With headquarters in Europe, this multinational organization maintains offices in more than 190 countries. Growth takes place through expanded markets, increased product sales, and mergers and acquisitions. The company manufactures a wide range of products, including consumer and industrial electronics, computers, and instrumentation. Each separate manufacturing entity is run as an independent company under the umbrella of the parent corporation. There are over 130 separate operating companies, each with its own reporting structure and chief financial, information, and executive officers. This affects inter- and intra-organizational dynamics because each IT organization has different goals, budgets, objectives, and constraints. The parent company needs to provide support and guidelines for intercompany IT cooperation.

Existing IT Environment

There is no centralized IT operations group and few common IT standards across all operating companies, either for network or client operating systems, or for client productivity applications.

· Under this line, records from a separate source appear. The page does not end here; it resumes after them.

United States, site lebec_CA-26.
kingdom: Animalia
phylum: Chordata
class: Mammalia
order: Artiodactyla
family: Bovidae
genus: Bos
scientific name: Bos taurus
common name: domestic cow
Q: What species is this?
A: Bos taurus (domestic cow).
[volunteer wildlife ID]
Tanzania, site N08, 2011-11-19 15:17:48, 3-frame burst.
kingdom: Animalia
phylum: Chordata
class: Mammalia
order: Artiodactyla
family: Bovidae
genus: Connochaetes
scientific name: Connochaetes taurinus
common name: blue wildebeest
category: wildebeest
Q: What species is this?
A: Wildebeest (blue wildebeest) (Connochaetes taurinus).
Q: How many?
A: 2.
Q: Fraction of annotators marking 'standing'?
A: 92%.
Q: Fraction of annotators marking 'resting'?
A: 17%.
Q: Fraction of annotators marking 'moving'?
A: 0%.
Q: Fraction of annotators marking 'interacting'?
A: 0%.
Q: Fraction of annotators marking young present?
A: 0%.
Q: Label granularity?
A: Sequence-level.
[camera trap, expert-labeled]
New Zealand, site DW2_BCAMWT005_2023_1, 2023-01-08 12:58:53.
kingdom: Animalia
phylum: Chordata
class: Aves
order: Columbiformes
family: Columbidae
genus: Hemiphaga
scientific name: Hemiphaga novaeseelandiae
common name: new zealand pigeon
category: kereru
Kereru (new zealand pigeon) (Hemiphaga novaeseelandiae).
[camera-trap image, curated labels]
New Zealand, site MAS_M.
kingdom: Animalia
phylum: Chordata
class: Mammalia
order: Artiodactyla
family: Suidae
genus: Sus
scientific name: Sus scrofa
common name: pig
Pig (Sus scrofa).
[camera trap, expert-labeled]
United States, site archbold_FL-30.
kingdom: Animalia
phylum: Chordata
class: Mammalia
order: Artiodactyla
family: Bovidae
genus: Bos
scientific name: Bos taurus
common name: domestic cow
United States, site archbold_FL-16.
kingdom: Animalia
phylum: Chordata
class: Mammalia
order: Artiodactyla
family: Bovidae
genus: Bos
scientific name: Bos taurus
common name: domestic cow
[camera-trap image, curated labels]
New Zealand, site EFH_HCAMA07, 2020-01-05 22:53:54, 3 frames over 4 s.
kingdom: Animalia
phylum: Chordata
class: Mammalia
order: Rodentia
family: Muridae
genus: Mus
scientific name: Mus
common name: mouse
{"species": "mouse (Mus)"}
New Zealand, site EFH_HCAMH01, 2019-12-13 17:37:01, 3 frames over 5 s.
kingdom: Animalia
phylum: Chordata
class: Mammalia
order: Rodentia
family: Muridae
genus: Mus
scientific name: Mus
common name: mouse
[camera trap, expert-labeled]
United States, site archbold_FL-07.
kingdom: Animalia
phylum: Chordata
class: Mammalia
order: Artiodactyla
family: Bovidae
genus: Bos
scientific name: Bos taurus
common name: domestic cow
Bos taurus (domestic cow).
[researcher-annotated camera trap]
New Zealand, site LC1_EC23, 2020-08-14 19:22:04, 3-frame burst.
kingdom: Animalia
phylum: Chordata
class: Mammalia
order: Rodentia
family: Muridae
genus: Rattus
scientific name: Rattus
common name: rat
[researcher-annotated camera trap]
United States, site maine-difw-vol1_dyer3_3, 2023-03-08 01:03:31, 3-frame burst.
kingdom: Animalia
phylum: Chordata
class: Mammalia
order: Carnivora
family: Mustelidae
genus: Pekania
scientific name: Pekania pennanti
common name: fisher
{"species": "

The centralized IT office is responsible for cross-company directions and standards.

Goals for Deploying Windows 2000

In 1998, this company's IT office sponsored a project to design a global Windows 2000 Active Directory architecture — a unifying concept across each of the decentralized operating companies. Representative groups from several of the operating companies focused on Windows 2000 Server and Windows 2000 Professional architecture and deployment, and then integrated when necessary and appropriate. The parent company was tasked with developing a common framework that would be adopted as needed by each separate operating company.

Table 1.3 summarizes the IT goals of this organization, and includes the reasons why this organization chose Windows 2000 to meet their goals.

Table 1.3 IT Goals for a Large Multinational Manufacturer

Goals What Windows 2000 Offers
Establish a common IT reference that all operating company IT groups can use to establish a global multioperator model. The forest architecture of Active Directory provides a single logon point and Global Catalog capabilities.
Establish one common directory service that can be used by all operating companies. Active Directory is flexible, extensible, and customizable to accommodate the IT and business needs of separate operating companies.
Establish one common model for migrating from the Windows NT environment to Windows 2000. Availability of Remote Install technologies and other remote or automatic installation tools such as Systems Management Server.
Conduct a pilot rollout that can be used as an implementation standard for all IT groups in other operating companies. The capability to clone a security principal from another Windows NT domain, and the security identifier (SID) history features that enable the safe move to a pilot environment with rollback options.
Establish one common client operating system that can be used for all operating companies. A common security model for desktop and portable computers. Plug and Play capability. Common hardware support. Group Policy, IntelliMirror, and other client management tools administered through Active Directory.